§ **REQUIRED WORK**
Rewrite the listing below as a numbered list, from the line with "Examining the items" up to and including its final line, leaving out blank lines.

--- START OF EXCERPTED DATA ---

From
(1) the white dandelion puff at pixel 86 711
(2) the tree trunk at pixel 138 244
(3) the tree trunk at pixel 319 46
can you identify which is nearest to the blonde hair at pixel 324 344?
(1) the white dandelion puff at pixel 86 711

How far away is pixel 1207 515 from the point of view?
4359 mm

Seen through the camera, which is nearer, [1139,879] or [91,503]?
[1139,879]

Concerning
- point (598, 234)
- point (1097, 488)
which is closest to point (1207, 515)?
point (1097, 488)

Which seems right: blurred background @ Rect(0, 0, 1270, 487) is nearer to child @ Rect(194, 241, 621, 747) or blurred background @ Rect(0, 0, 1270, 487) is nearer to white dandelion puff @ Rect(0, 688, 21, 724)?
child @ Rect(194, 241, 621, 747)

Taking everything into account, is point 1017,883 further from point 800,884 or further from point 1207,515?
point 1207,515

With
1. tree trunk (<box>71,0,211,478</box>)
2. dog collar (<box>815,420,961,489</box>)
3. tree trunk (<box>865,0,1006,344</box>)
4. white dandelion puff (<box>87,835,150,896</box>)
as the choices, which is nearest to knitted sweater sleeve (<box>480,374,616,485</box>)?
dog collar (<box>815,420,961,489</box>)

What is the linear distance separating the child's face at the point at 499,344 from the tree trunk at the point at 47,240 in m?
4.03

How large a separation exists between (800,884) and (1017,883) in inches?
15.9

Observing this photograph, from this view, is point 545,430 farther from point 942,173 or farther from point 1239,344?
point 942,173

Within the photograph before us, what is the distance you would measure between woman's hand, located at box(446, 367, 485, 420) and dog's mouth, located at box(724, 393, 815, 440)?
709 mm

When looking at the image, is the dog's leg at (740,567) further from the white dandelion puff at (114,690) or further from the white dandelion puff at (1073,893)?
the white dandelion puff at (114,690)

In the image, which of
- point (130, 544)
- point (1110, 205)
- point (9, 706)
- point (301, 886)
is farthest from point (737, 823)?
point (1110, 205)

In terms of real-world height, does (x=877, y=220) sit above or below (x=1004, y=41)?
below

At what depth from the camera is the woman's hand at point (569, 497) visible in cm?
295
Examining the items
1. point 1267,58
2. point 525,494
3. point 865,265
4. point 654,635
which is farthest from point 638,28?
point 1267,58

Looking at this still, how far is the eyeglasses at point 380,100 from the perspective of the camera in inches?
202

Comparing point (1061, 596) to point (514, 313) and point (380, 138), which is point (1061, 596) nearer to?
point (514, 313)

--- END OF EXCERPTED DATA ---

§ **TASK RESPONSE**
1. Examining the items
2. 1. point 1267,58
3. 2. point 525,494
4. 3. point 865,265
5. 4. point 654,635
6. which is farthest from point 638,28?
7. point 1267,58
8. Looking at this still, how far is the eyeglasses at point 380,100 from the perspective of the camera in inches?
9. 202
10. Comparing point (1061, 596) to point (514, 313) and point (380, 138), which is point (1061, 596) nearer to?
11. point (514, 313)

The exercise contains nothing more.